What did I learn in this module?
Security Threats and Vulnerabilities
Attacks on a network can be devastating and can result in a loss of time and money due to damage or theft of important information or assets. Intruders who gain access by modifying software or exploiting software vulnerabilities are threat actors. After the threat actor gains access to the network, four types of threats may arise: information theft, data loss and manipulation, identity theft, and disruption of service. There are three primary vulnerabilities or weaknesses: technological, configuration, and security policy. The four classes of physical threats are: hardware, environmental, electrical, and maintenance.
Malware is short for malicious software. It is code or software specifically designed to damage, disrupt, steal, or inflict “bad” or illegitimate action on data, hosts, or networks. Viruses, worms, and Trojan horses are types of malware.
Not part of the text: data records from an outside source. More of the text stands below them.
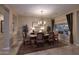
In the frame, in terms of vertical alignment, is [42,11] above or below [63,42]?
above

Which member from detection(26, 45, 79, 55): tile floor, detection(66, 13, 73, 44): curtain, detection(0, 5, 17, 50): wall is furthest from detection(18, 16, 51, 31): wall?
detection(26, 45, 79, 55): tile floor

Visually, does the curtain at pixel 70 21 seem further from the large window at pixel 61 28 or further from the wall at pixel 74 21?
the large window at pixel 61 28

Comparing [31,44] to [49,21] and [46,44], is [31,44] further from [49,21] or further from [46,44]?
[49,21]

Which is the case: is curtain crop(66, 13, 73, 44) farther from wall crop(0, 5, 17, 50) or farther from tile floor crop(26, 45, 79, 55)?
wall crop(0, 5, 17, 50)

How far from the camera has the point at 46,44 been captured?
637 centimetres

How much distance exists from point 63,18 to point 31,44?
2.05m

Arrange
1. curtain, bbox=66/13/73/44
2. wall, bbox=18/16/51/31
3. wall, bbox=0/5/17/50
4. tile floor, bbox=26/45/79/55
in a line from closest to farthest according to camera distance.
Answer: tile floor, bbox=26/45/79/55, wall, bbox=0/5/17/50, wall, bbox=18/16/51/31, curtain, bbox=66/13/73/44

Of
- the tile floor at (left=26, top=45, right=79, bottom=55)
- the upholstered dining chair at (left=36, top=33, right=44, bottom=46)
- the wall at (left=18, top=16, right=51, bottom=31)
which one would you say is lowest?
the tile floor at (left=26, top=45, right=79, bottom=55)

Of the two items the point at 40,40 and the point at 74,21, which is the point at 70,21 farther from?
the point at 40,40

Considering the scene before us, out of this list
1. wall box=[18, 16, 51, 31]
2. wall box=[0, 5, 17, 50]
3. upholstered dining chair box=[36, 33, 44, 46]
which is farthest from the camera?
upholstered dining chair box=[36, 33, 44, 46]

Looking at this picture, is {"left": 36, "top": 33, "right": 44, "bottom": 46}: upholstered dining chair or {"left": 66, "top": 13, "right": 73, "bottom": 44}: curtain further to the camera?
{"left": 36, "top": 33, "right": 44, "bottom": 46}: upholstered dining chair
Network attacks can be classified into three major categories: reconnaissance, access, and denial of service. The four classes of physical threats are: hardware, environmental, electrical, and maintenance. The three types of reconnaissance attacks are: internet queries, ping sweeps, and port scans. The four types of access attacks are: password (brute-force, Trojan horse, packet sniffers), trust exploitation, port redirection, and man-in-the-middle. The two types of disruption of service attacks are: DoS and DDoS.
Network Attack Mitigation
To mitigate network attacks, you must first secure devices including routers, switches, servers, and hosts. Most organizations employ a defense-in-depth approach to security. This requires a combination of networking devices and services working together. Several security devices and services are implemented to protect an organization’s users and assets against TCP/IP threats: VPN, ASA firewall, IPS, ESA/WSA, and AAA server. Infrastructure devices should have backups of configuration files and IOS images on an FTP or similar file server. If the computer or a router hardware fails, the data or configuration can be restored using the backup copy. The most effective way to mitigate a worm attack is to download security updates from the operating system vendor and patch all vulnerable systems. To manage critical security patches, to make sure all end systems automatically download updates. AAA is a way to control who is permitted to access a network (authenticate), what they can do while they are there (authorize), and what actions they perform while accessing the network (accounting). Network firewalls reside between two or more networks, control the traffic between them, and help prevent unauthorized access. Servers accessible to outside users are usually located on a special network referred to as the DMZ. Firewalls use various techniques for determining what is permitted or denied access to a network including: packet filtering, application filtering, URL filtering and SPI. Securing endpoint devices is critical to network security. A company must have well-documented policies in place, which may include the use of antivirus software and host intrusion prevention. More comprehensive endpoint security solutions rely on network access control.
The security settings are set to the default values when a new OS is installed on a device. This level of security is inadequate. For Cisco routers, the Cisco AutoSecure feature can be used to assist securing the system. For most OSs default usernames and passwords should be changed immediately, access to system resources should be restricted to only the individuals that are authorized to use those resources, and any unnecessary services and applications should be turned off and uninstalled when possible. To protect network devices, it is important to use strong passwords. A pass phrase is often easier to remember than a simple password. It is also longer and harder to guess. For routers and switches, encrypt all plaintext passwords, setting a minimum acceptable password length, deter brute-force password guessing attacks, and disable an inactive privileged EXEC mode access after a specified amount of time. Configure appropriate devices to support SSH, and disable unused services.